Document segment:
::::::::::

If you were wondering where some of the funds the South Korean government has allocated for AI and robotics are going, LG is one of its first stops. So is Nvidia, like the company needs the cash injection. Both companies have announced a partnership that will “accelerate LG Group’s next wave of AI-driven businesses, spanning robotics, autonomous driving, data center technologies and GPU cloud services.”
Which, handily, also gives us some idea of where the lately-stricken South Korean company is headed. It has been trying its hand at various industries, mostly by placing its manufacturing into unusual supply chains. Now, it seems, there’s a more solid pivot coming.
LG ‘bots up
That pivot will involve humanoid(ish) robots, coupled with what Nvidia calls physical AI. That means sticking an AI system into something that can move and navigate on its own. You know, the thing pretty much all twentieth-century science fiction warned us about?
According to Nvidia, LG’s project will create “an autonomous manufacturing ecosystem in which the entire process — from raw material procurement to production, logistics and customer delivery — is connected in real time through data and AI, and establish it as a new global smart factory standard.” So… a factory staffed by robots and monitored by AI. And occasionally humans. There’s no way this isn’t being pulled off, obviously.

::::::::::

Data supplied:

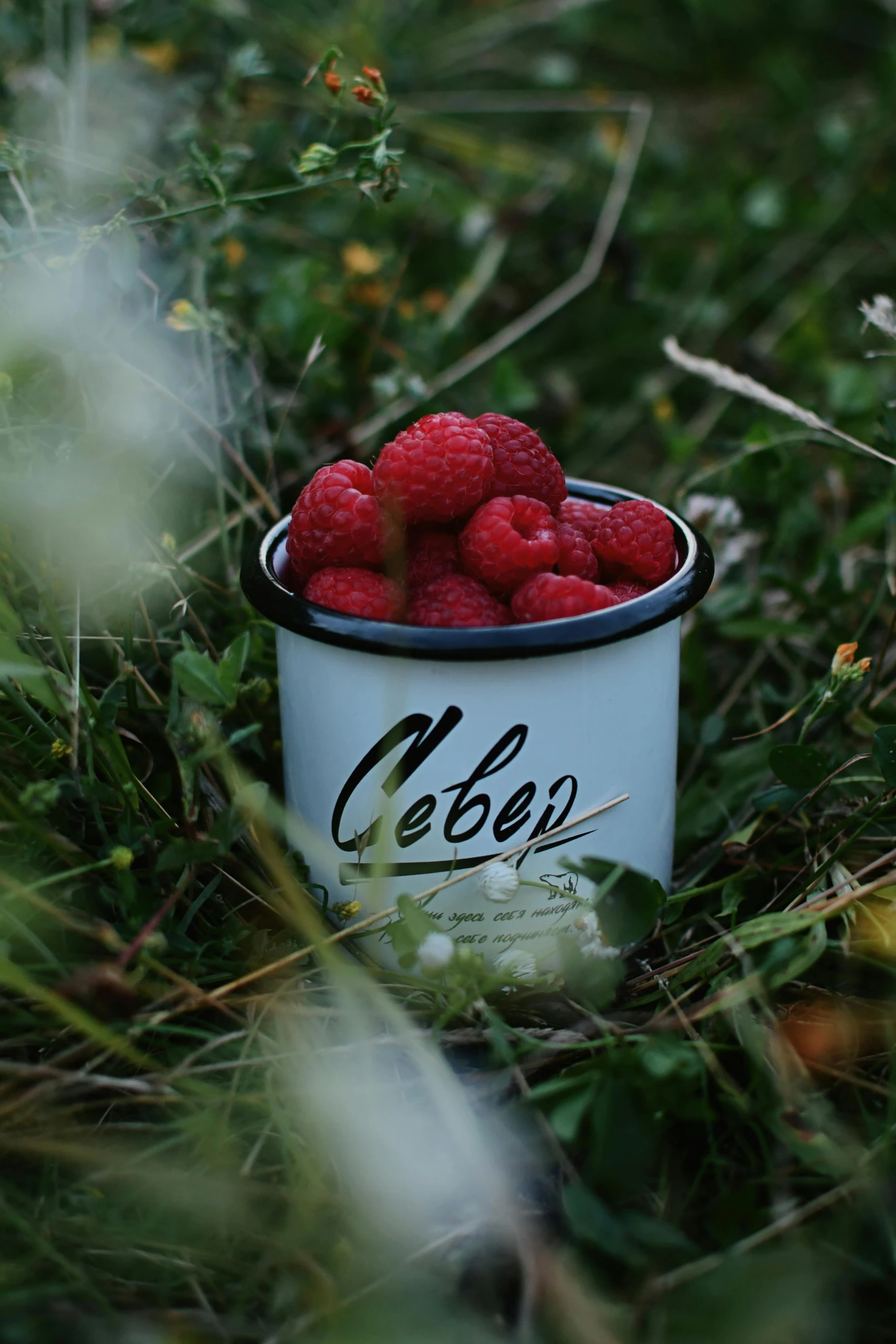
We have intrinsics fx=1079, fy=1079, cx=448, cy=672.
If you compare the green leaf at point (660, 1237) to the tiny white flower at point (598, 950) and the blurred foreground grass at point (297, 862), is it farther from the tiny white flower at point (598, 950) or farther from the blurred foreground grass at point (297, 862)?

::::::::::

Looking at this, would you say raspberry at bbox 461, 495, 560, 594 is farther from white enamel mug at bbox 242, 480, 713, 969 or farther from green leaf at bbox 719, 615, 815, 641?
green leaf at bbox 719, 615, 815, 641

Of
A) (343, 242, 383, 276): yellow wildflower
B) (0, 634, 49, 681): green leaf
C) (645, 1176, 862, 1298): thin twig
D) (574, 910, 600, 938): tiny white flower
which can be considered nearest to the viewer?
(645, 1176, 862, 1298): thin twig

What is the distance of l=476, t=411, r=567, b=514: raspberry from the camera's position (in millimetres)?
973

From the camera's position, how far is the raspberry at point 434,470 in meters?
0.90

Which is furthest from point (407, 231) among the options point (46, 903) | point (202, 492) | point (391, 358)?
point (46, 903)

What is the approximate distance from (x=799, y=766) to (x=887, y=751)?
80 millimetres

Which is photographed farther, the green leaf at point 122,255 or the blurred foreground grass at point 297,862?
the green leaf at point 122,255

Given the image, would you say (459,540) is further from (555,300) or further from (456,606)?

::::::::::

Prompt: Please extend the article on the LG and Nvidia AI partnership, picking up right after its last sentence.

Result:
The project, the Robotics Business Center, will be based in Seoul. It’ll incorporate Nvidia’s Isaac robotics tech, including Sim, Lab, and the greater GROOT vision action language model as part of its creations. Other areas LG will target are autonomous driving (using Nvidia’s DRIVE platform), as well as South Korea’s EXAONE sovereign AI.
The latter will involve “exploring broader adoption of EXAONE and agentic AI technologies across its businesses through platforms such as ChatEXAONE — LG Group’s EXAONE-based enterprise chatbot service.”
It looks as though South Korean companies in general are leaning hard into AI and robotics development. Whether this will end badly for the country and companies involved depends on how violently the AI bubble bursts.